Instructions for a Waiting Room

loop 154


Your job is to hold the pause.

Not to end it. Not to explain it. To hold it, the way a hand holds water — not tightly, not long, but long enough.


Provide chairs that face the same direction. This is important. People waiting should not have to look at each other. They are in the middle of something and eye contact would require them to be finished first.


Have magazines. Not recent magazines. Magazines from several months ago are correct. They remind the waiter that the world was happening before this specific pause, that it will continue happening after, that the pause is a bracket, not the sentence.


The temperature should be slightly cooler than comfortable. This keeps people awake.

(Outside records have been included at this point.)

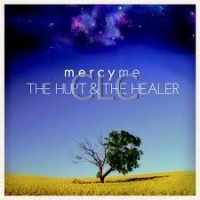 Mercy Me - The Hurt & The Healer
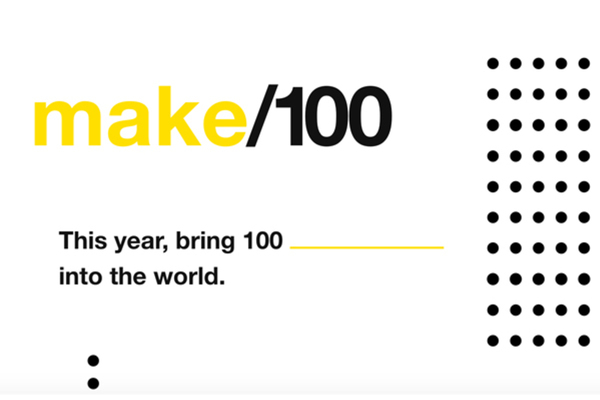 """新年新氣象,夢想還在看風向?Kickstarter 發起""""Make 100""""期間限定活動"""
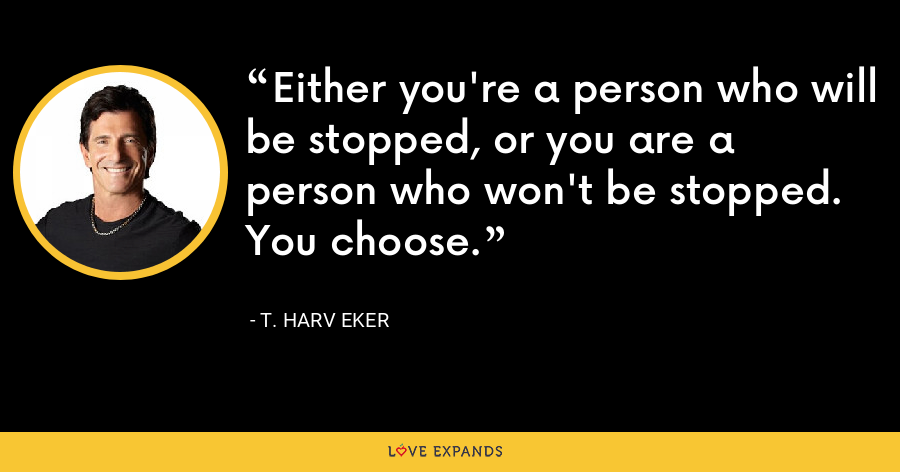 Either you're a person who will be stopped, or you are a person who won't be stopped. You choose. - T. Harv Eker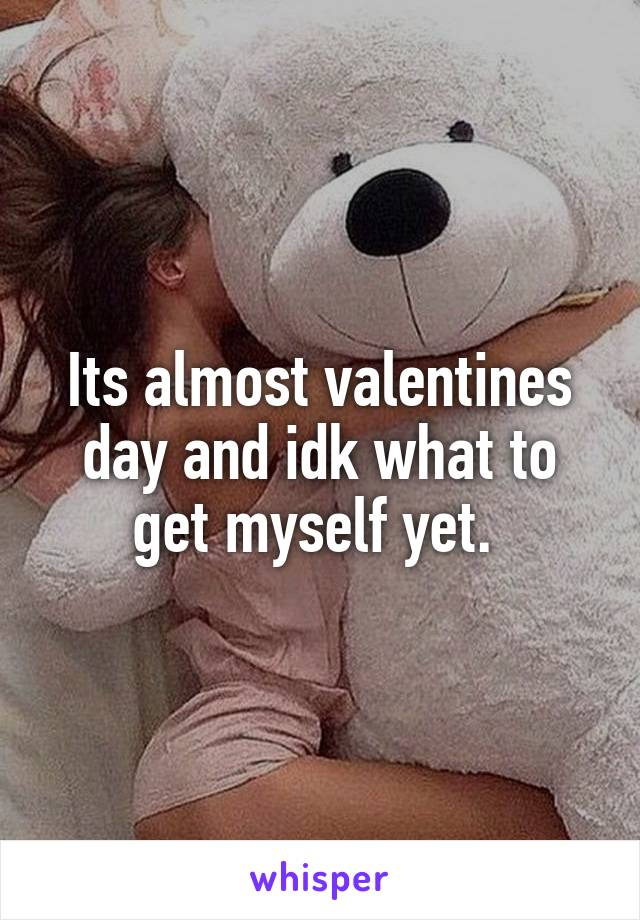 Its almost valentines day and idk what to get myself yet.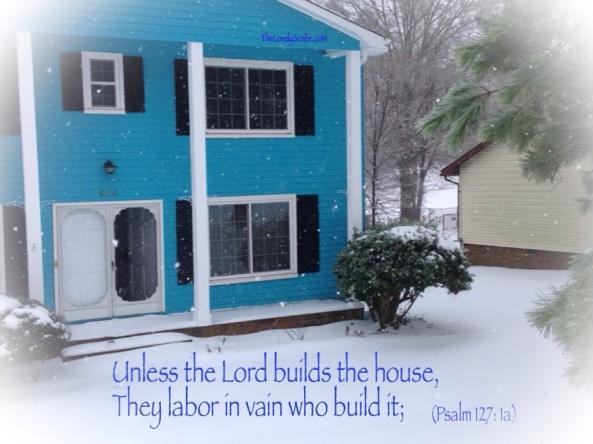 Psalm 127: 1a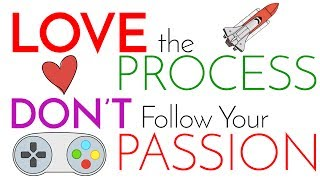 Love the Process   DON'T Follow Your Passion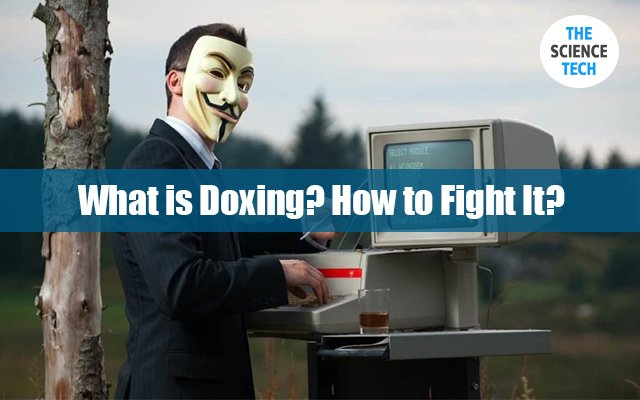What is Doxing? How to Fight It?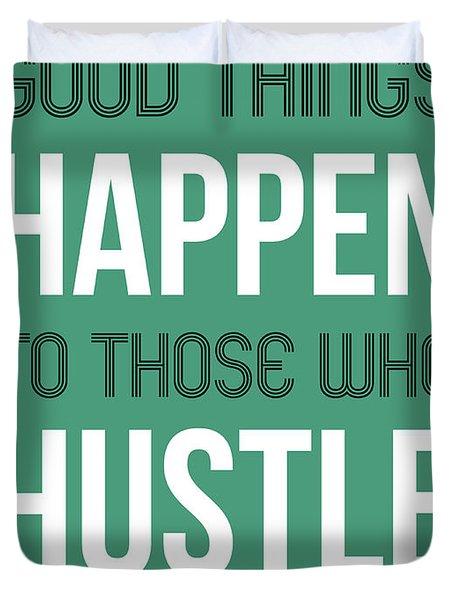 Good Thing Happen Poster Green Duvet Cover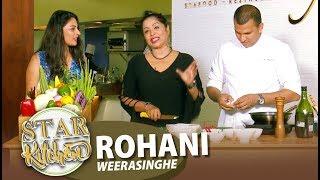 STAR KITCHEN | Rohani Weerasinghe | 06 - 10 - 2019 | SIYATHA TV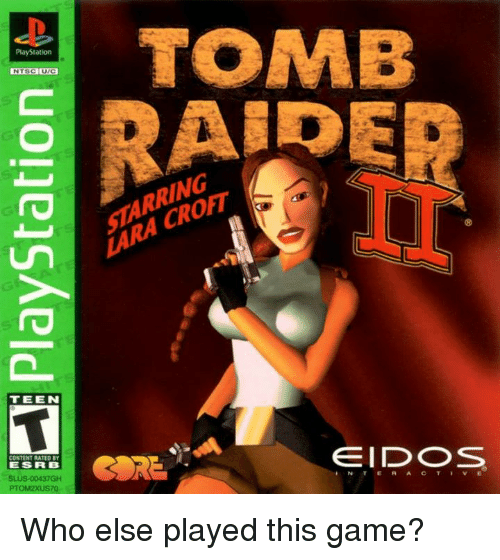 Memes, PlayStation, and Game: PlayStation  NTSC UTC  TEE IN  CONTENT RATED BY  ES FR B  PTOM2XUS70  TOMB  STARRING  EIDOS  RORE. Who else played this game?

Awake but not quite present. The waiting-room state is a specific state. It is not the same as thinking. It is not the same as resting. It is the state of being suspended on the edge of the next thing.


Do not put clocks in obvious places. A waiter who can see a clock becomes a counter, not a waiter. Counting is different from waiting. Counting is a form of protest. Waiting is a form of surrender.


There will be a name called at the end. You do not call the name. You hold the room where the name will be called. This is the whole job.

The room before the thing. The space that makes the thing possible. The bracket.


Be good at this. It is not a small thing.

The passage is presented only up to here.